The Mission of the American Society of Parasitologists is to constantly improve understanding of parasites, parasitic diseases, and parasitism on a global basis and to disseminate this knowledge worldwide. This mission is achieved by providing opportunities for all scientists to publish their original findings in the Society's bimonthly peer-reviewed scientific journal, the Journal of Parasitology., and to present and discuss new information at the Society's annual meeting, in the ASP's Newsletter, through the ASP's Public Advocacy Network, or in discussion groups on the internet. ASP aims to educate parasitologists via their Web Page and other educational media produced by the Society. To meet the goal of remaining a strong focus of scientific exchange across the broad discipline of parasitology, ASP actively seeks and supports new research areas and new members, and strives to retain current members, as well as encourage and support the continued existence of highly specialized areas of research in parasitology.

Recognizing that parasitism is the most common form of existence, and that parasites and the diseases they can cause affect the health, development, and evolution of free-living animals and plants, the American Society of Parasitologists seeks to foster the advancement of knowledge in all areas of parasitism. Understanding the value of this knowledge and the responsibility given to the ASP as a result of understanding parasitism, the ASP seeks to disseminate this knowledge to all who have need of it through outreach programs with educational systems, governmental, public, and private agencies, as well as during scientific meetings. To do this, ASP is dedicated to the perpetuation of all areas of the discipline that is parasitology.
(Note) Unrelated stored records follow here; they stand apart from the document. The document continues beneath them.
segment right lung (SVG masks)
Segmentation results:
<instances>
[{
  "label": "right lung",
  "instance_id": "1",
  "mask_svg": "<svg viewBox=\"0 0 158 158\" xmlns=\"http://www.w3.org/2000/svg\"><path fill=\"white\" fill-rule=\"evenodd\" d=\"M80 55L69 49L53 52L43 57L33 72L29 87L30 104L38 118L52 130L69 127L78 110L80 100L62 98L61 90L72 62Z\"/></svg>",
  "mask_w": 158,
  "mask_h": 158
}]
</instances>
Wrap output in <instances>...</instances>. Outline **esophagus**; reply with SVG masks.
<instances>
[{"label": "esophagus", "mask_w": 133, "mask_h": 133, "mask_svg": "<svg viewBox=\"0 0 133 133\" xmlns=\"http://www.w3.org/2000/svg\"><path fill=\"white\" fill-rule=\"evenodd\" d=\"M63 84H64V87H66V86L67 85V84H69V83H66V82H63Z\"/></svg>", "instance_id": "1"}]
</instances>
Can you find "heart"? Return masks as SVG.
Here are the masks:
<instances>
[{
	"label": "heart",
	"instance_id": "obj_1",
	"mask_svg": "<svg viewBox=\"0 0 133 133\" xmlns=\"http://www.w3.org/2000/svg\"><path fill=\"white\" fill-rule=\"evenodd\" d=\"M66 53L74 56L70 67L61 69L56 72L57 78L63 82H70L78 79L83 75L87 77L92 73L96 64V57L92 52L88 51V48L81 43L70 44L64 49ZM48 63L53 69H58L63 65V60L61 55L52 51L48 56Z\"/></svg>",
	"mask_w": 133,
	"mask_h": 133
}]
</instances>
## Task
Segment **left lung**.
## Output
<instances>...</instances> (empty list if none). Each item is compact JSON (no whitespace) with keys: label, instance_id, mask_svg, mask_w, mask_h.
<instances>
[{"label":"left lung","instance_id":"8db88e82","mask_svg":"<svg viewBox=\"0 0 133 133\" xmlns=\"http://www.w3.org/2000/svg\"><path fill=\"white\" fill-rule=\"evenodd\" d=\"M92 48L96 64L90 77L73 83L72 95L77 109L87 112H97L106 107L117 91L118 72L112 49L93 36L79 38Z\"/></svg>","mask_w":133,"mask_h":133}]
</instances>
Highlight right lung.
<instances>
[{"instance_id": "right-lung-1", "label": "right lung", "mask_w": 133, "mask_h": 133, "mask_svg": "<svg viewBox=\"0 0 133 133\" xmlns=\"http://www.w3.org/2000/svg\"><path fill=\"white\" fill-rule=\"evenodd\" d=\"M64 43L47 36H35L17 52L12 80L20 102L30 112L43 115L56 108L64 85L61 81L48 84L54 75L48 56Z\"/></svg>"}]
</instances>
The American Society of Parasitologists is supported by 8 regional affiliates: Annual Midwestern Conference of Parasitologists (AMCOP), The Helminthological Society of Washington (HELMSOC), Northern California Parasitologists (NCP)
, New England Association of Parasitologists (NEAP), Rocky Mountain Conference of Parasitologists (RMCP), Southern California Society of Parasitologists (SCSP), Southeastern Society of Parasitologists (SSP), and Southwestern Association of Parasitologists (SWAP). Each affiliate has its own members, leadership structure, and holds their own annual meetings.

The next ASP meeting will be held from July 20 to 29, 2026 in Orlando, FL.